México: é tarde para investir na bolsa mexicana?
O México apresenta perspetivas favoráveis a longo prazo
O México apresenta perspetivas favoráveis a longo prazo
Donald Trump nunca foi aliado do México. Paradigmático dessa postura, durante o seu primeiro mandato, promoveu a construção do famigerado muro, na fronteira entre os dois países. A esta medida somaram-se expulsões em larga escala de cidadãos mexicanos, decretadas pelo próprio Presidente.
A nível económico, Trump forçou a renegociação do NAFTA, o acordo de comércio livre da América do Norte (EUA, México e Canadá). Este passou a denominar-se de USMCA e impôs condições mais exigentes para as empresas a operar no México e que querem aceder ao mercado dos EUA.
Com este histórico, o México e os investidores receavam que o segundo mandato de Donald Trump fosse igualmente desafiante para o vizinho do sul.
O México não escapou às ameaças de tarifas por parte da Casa Branca. Contudo, evitou o impacto do chamado Liberation Day (2 de abril de 2025), quando o Presidente americano anunciou a imposição de direitos aduaneiros contra a maioria dos parceiros comerciais norte-americanos
As trocas realizadas ao abrigo do USMCA, que representam cerca de 80% das exportações mexicanas, ficaram fora da maioria das tarifas.
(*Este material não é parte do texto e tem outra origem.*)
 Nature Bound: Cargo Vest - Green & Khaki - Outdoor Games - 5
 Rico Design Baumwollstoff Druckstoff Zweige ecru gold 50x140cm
Uma exceção que confere ao México uma vantagem competitiva relevante e um acesso privilegiado ao mercado americano.
Este cenário é favorável e permanece válido mesmo após o Supremo Tribunal dos EUA ter invalidado a maioria das tarifas decididas pela administração Trump.
Apesar de uma trégua na retórica, subsistem tensões entre a Cidade do México e Washington. Os cartéis mexicanos continuam na mira da Casa Branca, que chegou a ameaçar uma intervenção militar. Para já, a situação parece mais bem encaminhada, depois de as autoridades mexicanas terem eliminado um dos mais procurados traficantes nos dois países.
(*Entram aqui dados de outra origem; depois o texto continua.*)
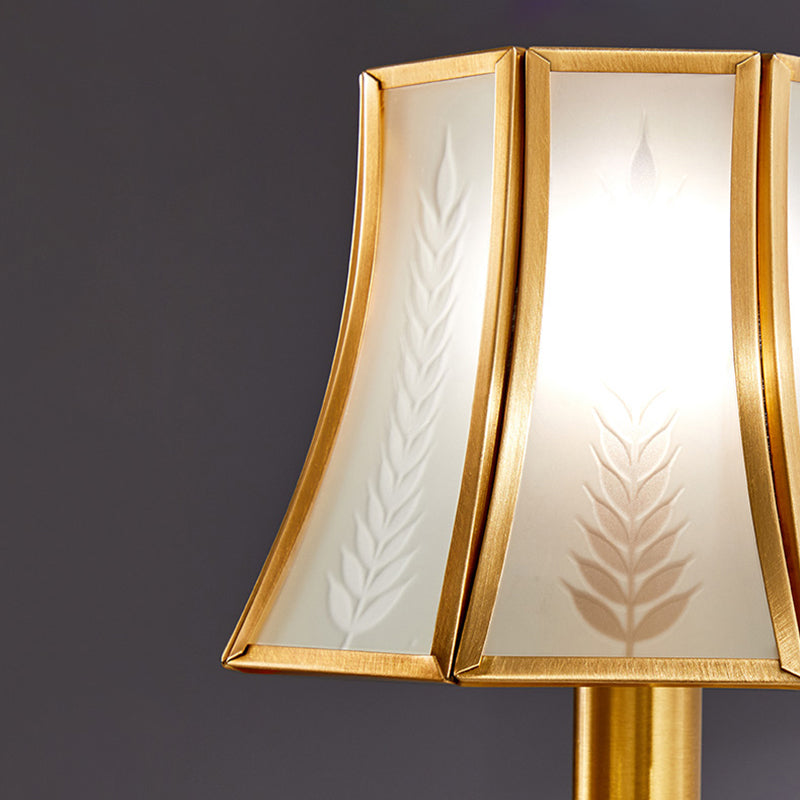 Multi-Head Chandelier Light Traditional Barrel Pendant Lamp with White Glass Shade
Washington também evocou a possibilidade de aplicar tarifas mais elevadas, caso o México forneça petróleo a Cuba, privada agora do fornecimento do crude venezuelano.
Por fim, a reavaliação do acordo USMCA, prevista para o início de julho, poderá introduzir condições adicionais.
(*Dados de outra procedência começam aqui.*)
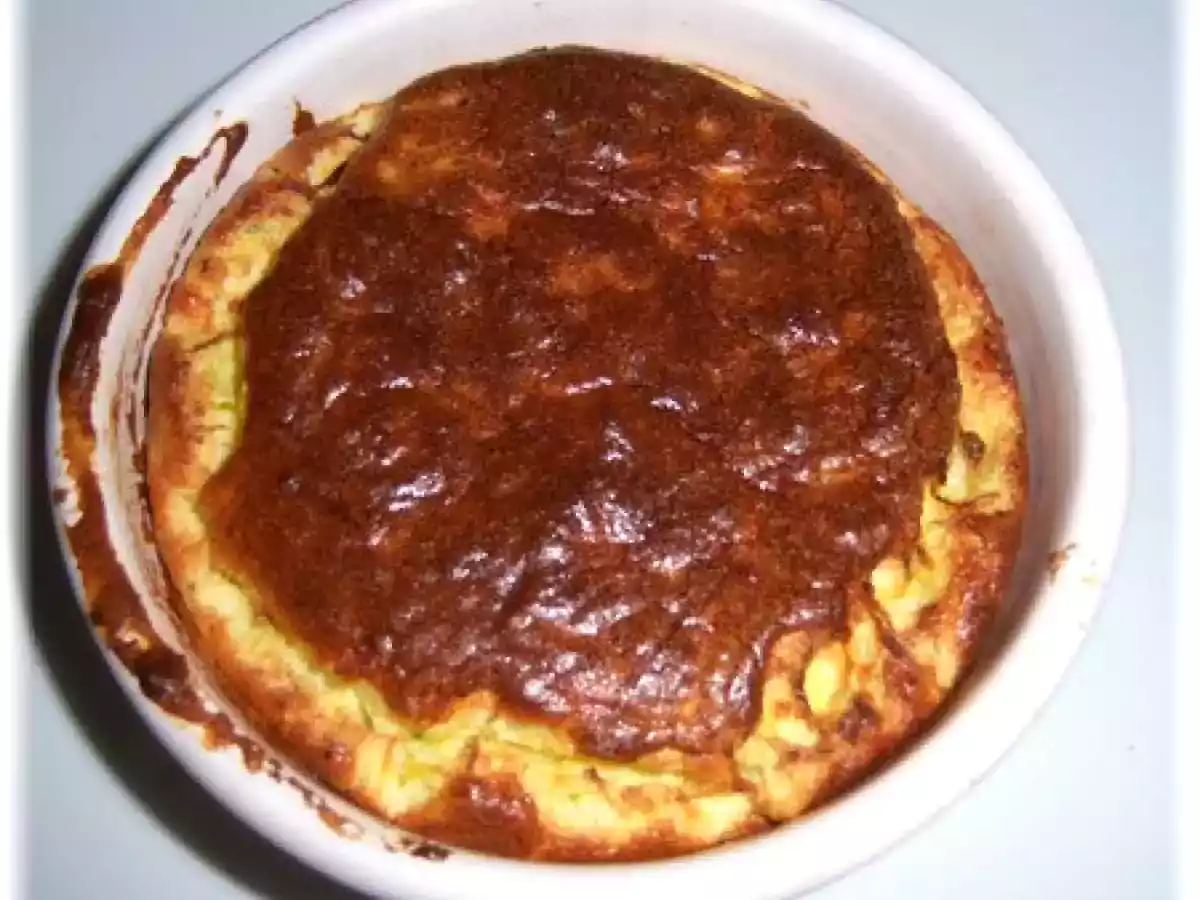 Soufflé top courgette parmesan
A Presidente Claudia Sheinbaum tem procurado valorizar os pontos fortes do México. O peso mexicano apreciou-se 18,6% face ao dólar nos últimos doze meses, beneficiando da fraqueza, em geral, da nota verde, e impulsionado pelo investimento estrangeiro.
A inflação mantém-se relativamente estável, situando-se entre 3% e 4%, depois dos máximos próximos de 9% em 2022. Paralelamente, as taxas de juro diretoras desceram de 11,25%, em 2024, para os atuais 7%. Esta redução do custo do crédito deverá sustentar o investimento privado e o consumo.
As cadeias de produção e de abastecimento da indústria norte-americanas encontram-se profundamente integradas, tornando difícil uma dissociação. Entre a China e o México, os Estados Unidos tenderão a privilegiar o comércio com o vizinho do sul, pois está longe de ser percecionado como um rival pelo domínio global por parte de Washington.
Beneficiando de um acesso privilegiado ao mercado norte-americano, o México permanece bem posicionado para atrair investimento direcionado a todo o mercado da América do Norte.
Em simultâneo, a descida do custo do crédito (descida dos juros) deverá sustentar o consumo interno.
Por fim, apesar da forte valorização no último ano, a bolsa mexicana apresenta um rácio PER de 13,5, inferior à sua média histórica (13,8) e à média dos mercados emergentes (14).
Em suma, o México retém perspetivas favoráveis a longo prazo pelo que ainda não é demasiado tarde para investir (até 5% da carteira).